What you should do: Please report every line in the entries that contains the string "site".

Information supplied:
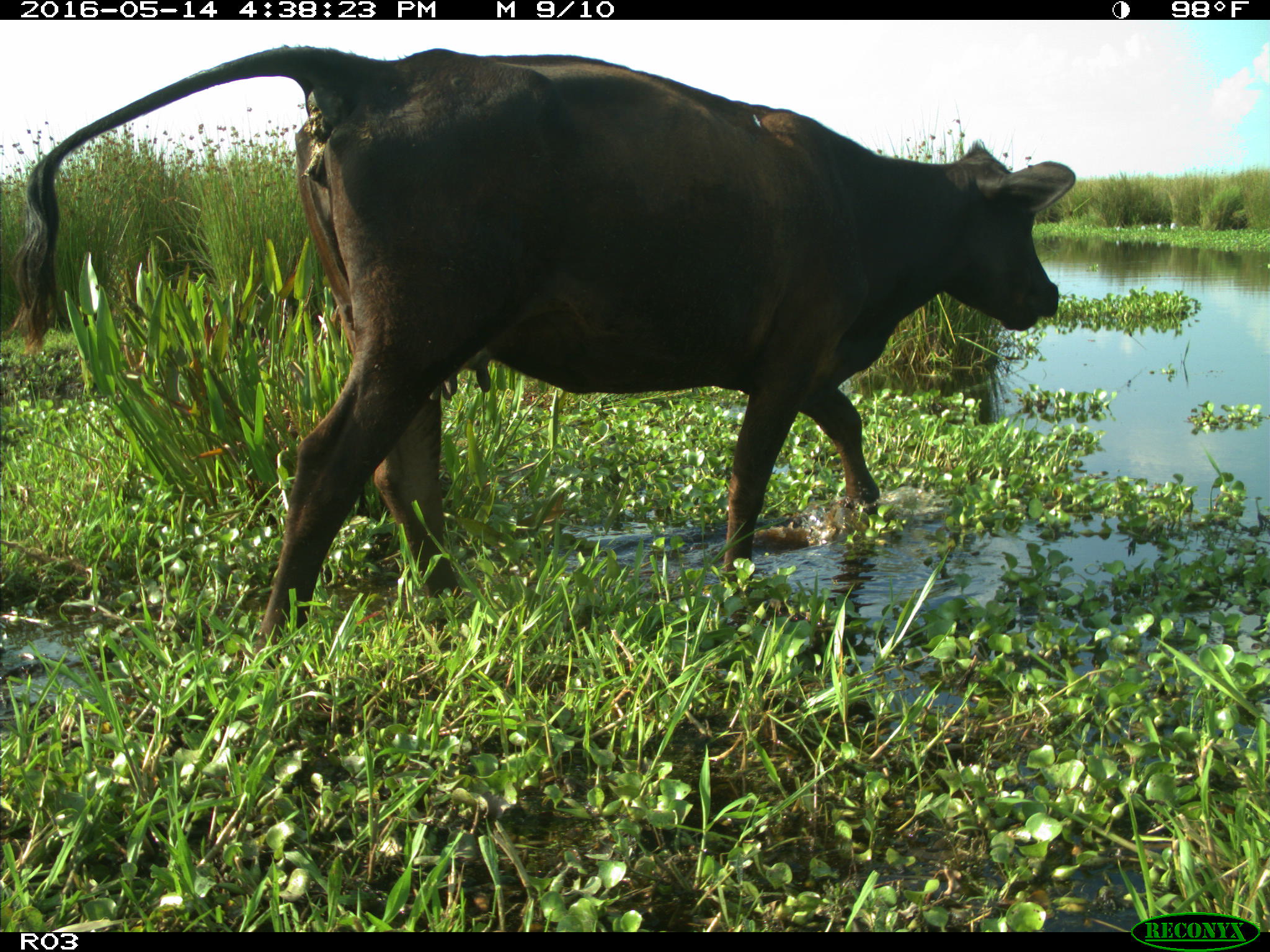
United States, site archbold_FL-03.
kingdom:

--

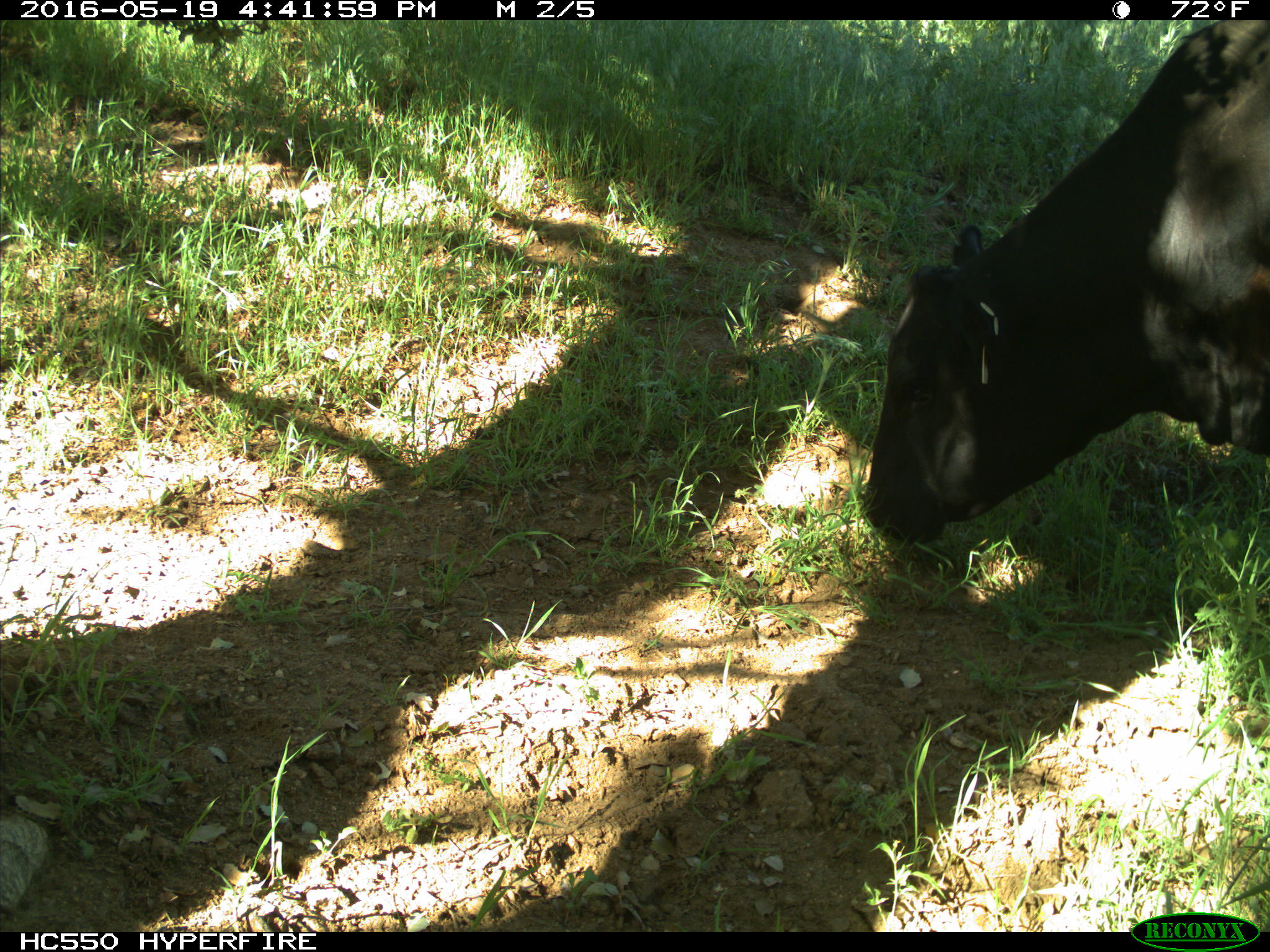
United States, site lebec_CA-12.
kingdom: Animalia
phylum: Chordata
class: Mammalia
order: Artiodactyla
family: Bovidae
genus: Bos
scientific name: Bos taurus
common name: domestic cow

Solution for this exercise:
United States, site archbold_FL-03.
United States, site lebec_CA-12.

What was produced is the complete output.